[Records provided]

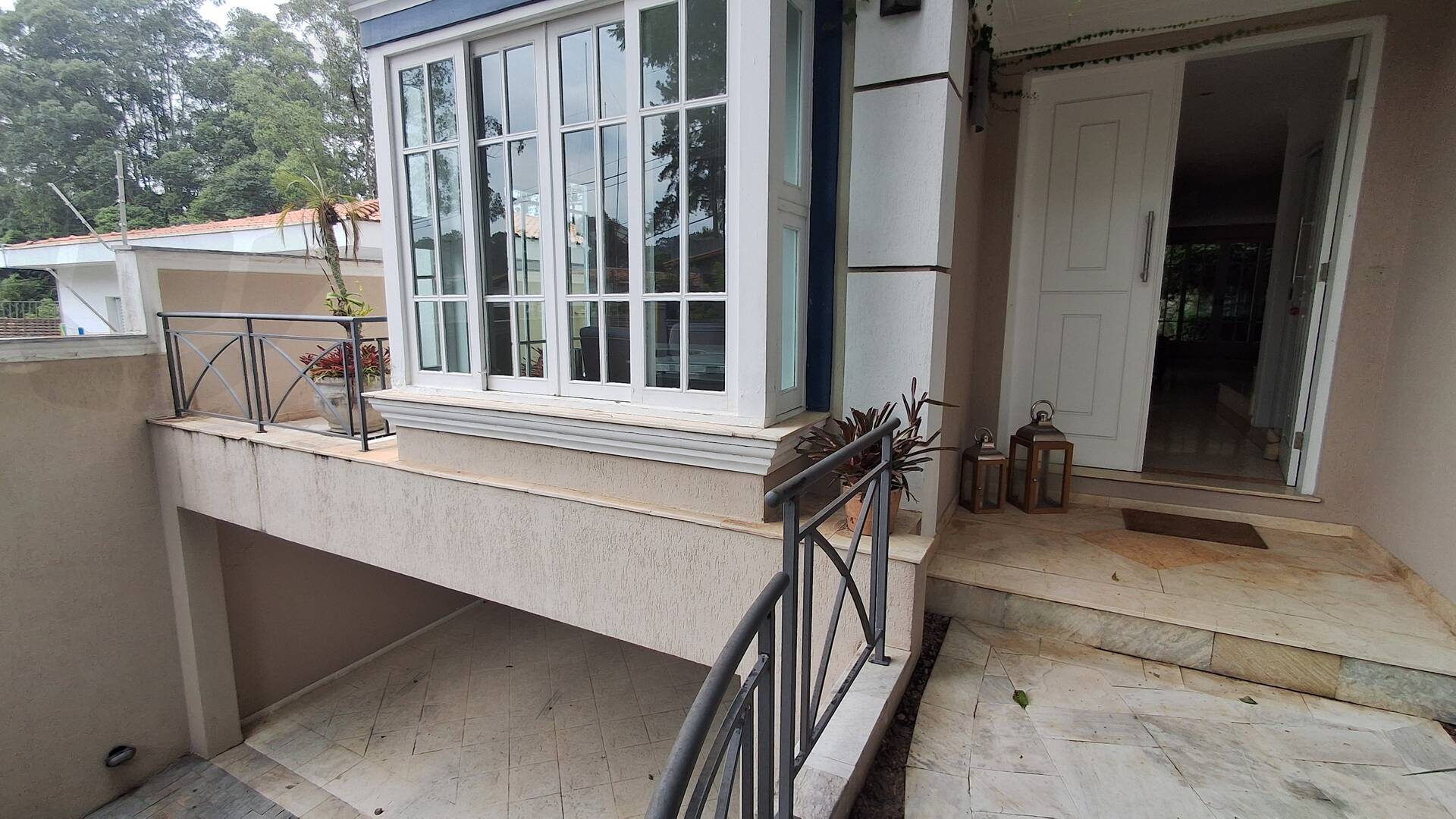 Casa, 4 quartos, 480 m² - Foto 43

[/Records provided]
[Records provided]

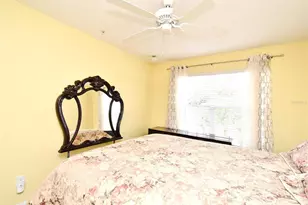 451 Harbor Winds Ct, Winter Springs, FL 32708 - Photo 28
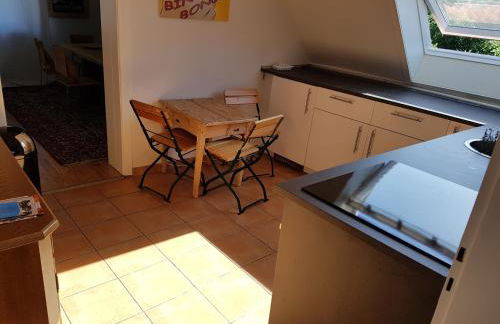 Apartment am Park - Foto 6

[/Records provided]
[Records provided]

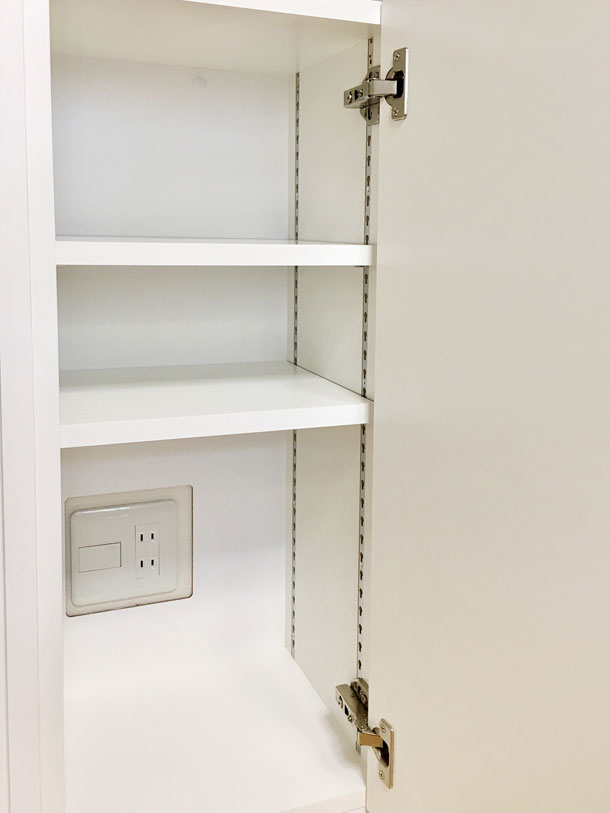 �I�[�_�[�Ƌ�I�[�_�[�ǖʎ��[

[/Records provided]

For this exercise, set down the lines in the entries above from the one with "451 Harbor Winds" through the one with "Apartment am Park - Foto 6" exactly as written, without any pictures.

 451 Harbor Winds Ct, Winter Springs, FL 32708 - Photo 28
 Apartment am Park - Foto 6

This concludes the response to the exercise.